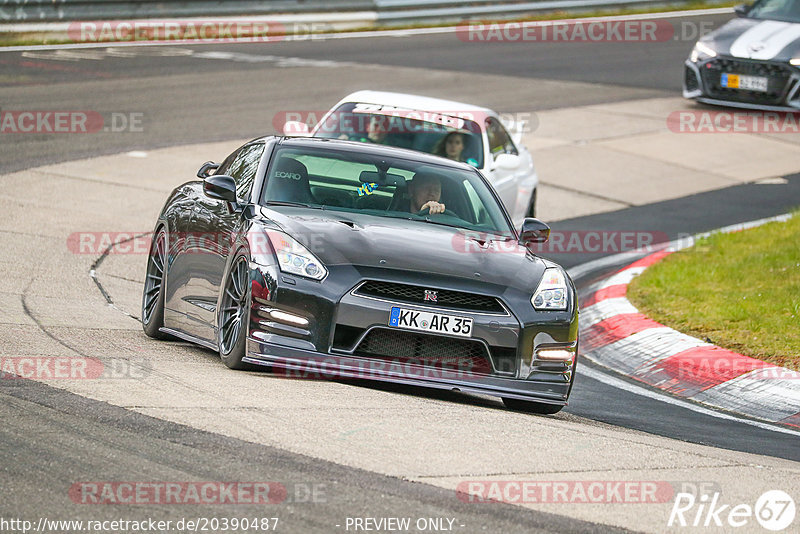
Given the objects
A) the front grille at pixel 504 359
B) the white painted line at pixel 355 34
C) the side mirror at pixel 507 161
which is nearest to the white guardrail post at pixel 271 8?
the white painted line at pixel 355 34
==
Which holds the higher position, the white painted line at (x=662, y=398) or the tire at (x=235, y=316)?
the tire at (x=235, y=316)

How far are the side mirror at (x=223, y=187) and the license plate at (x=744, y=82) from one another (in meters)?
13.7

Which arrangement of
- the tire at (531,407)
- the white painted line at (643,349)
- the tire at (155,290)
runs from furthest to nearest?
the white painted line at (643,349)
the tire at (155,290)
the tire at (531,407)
...
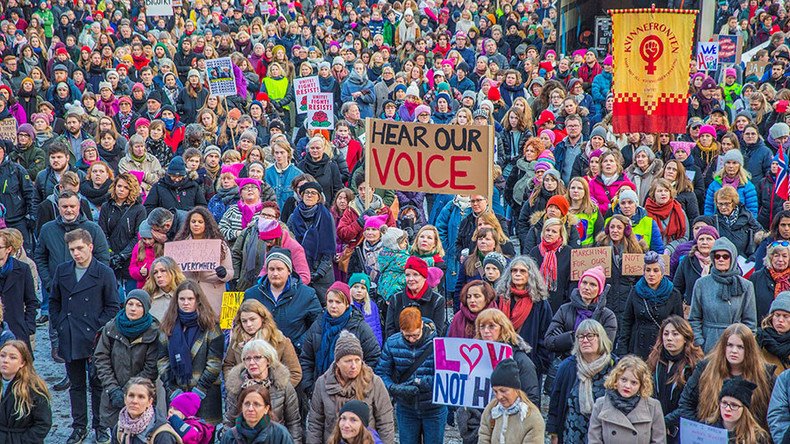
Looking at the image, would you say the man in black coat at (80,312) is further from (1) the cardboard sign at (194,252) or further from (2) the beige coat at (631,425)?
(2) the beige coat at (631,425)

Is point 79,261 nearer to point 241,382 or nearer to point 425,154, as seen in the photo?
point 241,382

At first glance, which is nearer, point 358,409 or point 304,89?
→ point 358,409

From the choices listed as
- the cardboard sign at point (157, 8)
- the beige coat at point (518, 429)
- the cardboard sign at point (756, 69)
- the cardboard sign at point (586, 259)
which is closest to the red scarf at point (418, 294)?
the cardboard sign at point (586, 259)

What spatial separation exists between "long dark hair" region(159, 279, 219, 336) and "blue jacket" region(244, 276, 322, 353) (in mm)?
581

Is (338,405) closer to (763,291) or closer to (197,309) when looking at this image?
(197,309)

* _Directions_: Pull out every line above that contains the word "beige", copying each one as it appears.

* _Problem solution_:
Looking at the image, would you say the man in black coat at (80,312) is further from (1) the cardboard sign at (194,252) or further from (2) the beige coat at (631,425)?
(2) the beige coat at (631,425)
- the beige coat at point (518, 429)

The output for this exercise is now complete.